Data about where intoxicated persons had their last drink suffer from a number of complications. Captain Milton McKinnon, of the Hermosa Beach Police Department, said that officers are instructed to ask the question now when out in the field, but that responses are not always reliable.

“What they say you may have to take with a grain of salt: I was drinking on Mars, I was drinking at one of the estabs down there, I was drinking at my house. But it is certainly information that might provide a better understanding of what’s going on,” McKinnon said.

Echoing other comments by McKinnon, Greg Newman, of Baja Sharkeez, noted that someone may be over the legal limit to drive, but not visibly intoxicated to the point that staff would need to cut the patron off or ask the patron to leave.

“I think it’s a little unfair to gauge us on what people do when they leave when they’re not obviously intoxicated in the establishment,” Newman said.

Following an incident last fall in which police officers were injured by allegedly intoxicated patrons of Pier Plaza taverns, public officials have increasingly urged the use of code enforcement to improve public safety, particularly in the city’s downtown. Following meetings with police, establishments have recently made voluntary changes to marketing and offerings.

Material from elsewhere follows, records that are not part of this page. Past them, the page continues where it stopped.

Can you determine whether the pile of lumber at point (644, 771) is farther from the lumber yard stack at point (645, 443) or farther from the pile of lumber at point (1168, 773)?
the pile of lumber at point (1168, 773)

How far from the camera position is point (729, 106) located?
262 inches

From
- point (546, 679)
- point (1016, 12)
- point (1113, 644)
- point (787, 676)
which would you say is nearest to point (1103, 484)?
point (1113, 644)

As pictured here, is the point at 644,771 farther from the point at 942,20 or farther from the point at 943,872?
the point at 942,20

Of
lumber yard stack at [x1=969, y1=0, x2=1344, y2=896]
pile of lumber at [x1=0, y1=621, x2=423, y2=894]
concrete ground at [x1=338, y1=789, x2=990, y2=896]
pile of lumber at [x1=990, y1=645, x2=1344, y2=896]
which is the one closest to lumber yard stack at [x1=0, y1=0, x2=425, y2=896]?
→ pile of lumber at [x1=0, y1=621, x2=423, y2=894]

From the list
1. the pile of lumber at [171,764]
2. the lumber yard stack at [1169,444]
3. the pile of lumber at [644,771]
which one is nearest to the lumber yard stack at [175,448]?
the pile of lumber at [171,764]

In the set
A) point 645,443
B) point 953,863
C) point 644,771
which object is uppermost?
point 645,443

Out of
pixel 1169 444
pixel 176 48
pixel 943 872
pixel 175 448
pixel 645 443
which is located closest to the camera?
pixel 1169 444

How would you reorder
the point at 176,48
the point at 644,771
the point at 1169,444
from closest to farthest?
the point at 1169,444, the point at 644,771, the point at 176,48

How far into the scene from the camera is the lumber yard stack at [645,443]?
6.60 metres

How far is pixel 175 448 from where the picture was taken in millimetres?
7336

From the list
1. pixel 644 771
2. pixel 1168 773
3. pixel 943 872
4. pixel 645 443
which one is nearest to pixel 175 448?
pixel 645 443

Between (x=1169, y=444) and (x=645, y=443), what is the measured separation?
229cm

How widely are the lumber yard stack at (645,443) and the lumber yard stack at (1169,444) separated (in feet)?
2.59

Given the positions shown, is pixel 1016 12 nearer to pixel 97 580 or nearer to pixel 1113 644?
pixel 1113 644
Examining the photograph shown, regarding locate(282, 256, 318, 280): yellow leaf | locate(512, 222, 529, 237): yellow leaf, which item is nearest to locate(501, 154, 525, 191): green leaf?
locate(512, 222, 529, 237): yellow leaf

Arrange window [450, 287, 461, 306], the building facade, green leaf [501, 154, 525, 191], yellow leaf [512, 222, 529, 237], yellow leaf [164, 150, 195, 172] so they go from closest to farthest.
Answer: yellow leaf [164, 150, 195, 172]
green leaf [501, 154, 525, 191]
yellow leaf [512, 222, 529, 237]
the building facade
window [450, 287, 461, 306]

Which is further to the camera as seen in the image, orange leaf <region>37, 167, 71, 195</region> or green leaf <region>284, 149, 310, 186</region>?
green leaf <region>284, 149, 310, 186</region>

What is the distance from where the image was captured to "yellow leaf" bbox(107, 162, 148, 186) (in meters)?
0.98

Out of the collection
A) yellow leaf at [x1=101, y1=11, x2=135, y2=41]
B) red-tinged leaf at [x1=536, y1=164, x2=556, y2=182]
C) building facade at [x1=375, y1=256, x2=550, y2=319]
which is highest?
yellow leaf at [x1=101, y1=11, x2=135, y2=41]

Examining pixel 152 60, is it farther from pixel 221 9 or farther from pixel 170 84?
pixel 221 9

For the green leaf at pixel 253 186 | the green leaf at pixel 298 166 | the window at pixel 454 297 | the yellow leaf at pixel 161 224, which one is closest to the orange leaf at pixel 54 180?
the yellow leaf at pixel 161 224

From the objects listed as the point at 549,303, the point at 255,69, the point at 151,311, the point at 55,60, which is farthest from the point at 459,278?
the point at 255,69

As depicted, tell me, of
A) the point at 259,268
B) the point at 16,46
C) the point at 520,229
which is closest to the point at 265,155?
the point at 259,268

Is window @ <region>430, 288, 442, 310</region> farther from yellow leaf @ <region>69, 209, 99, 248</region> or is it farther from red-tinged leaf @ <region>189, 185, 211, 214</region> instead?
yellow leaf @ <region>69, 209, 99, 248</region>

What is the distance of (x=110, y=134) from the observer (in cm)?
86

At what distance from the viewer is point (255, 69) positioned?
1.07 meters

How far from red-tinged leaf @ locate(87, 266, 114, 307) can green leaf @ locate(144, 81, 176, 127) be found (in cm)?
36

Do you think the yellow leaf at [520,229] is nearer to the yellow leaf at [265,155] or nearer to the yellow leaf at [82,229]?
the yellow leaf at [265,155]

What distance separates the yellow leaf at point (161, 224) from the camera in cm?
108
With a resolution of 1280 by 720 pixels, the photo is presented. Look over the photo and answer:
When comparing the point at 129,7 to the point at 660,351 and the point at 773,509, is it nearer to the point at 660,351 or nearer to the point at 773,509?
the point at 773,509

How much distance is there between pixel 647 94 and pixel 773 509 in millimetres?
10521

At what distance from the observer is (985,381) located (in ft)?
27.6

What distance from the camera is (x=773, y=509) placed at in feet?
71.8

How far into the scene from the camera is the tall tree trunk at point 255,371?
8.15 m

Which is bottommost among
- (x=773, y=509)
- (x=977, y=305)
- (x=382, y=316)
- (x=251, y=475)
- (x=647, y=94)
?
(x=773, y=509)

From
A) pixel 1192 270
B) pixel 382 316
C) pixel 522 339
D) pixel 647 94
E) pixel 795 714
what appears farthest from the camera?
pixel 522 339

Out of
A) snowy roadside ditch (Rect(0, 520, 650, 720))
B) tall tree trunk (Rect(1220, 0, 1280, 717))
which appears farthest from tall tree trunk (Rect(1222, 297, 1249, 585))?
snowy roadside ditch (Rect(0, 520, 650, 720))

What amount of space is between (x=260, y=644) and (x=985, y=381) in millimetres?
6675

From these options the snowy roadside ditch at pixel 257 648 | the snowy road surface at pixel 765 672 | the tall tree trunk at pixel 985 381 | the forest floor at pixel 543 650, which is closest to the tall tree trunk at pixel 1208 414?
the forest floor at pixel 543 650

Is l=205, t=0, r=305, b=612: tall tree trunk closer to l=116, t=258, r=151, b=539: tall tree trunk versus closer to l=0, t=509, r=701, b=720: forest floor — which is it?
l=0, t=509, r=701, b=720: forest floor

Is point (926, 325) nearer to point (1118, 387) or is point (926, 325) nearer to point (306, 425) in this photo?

Jeanette Osborn, the department’s crime analyst, said that so far in the year, the department had made about 30 DUI arrests, a significant decline from previous years, which police attribute to the growing popularity of ride-hailing services like Uber and Lyft. For public intoxication, Osborn estimated that more than 60 arrests had been made; many of these, she said, were attributable to Hermosa’s transient population.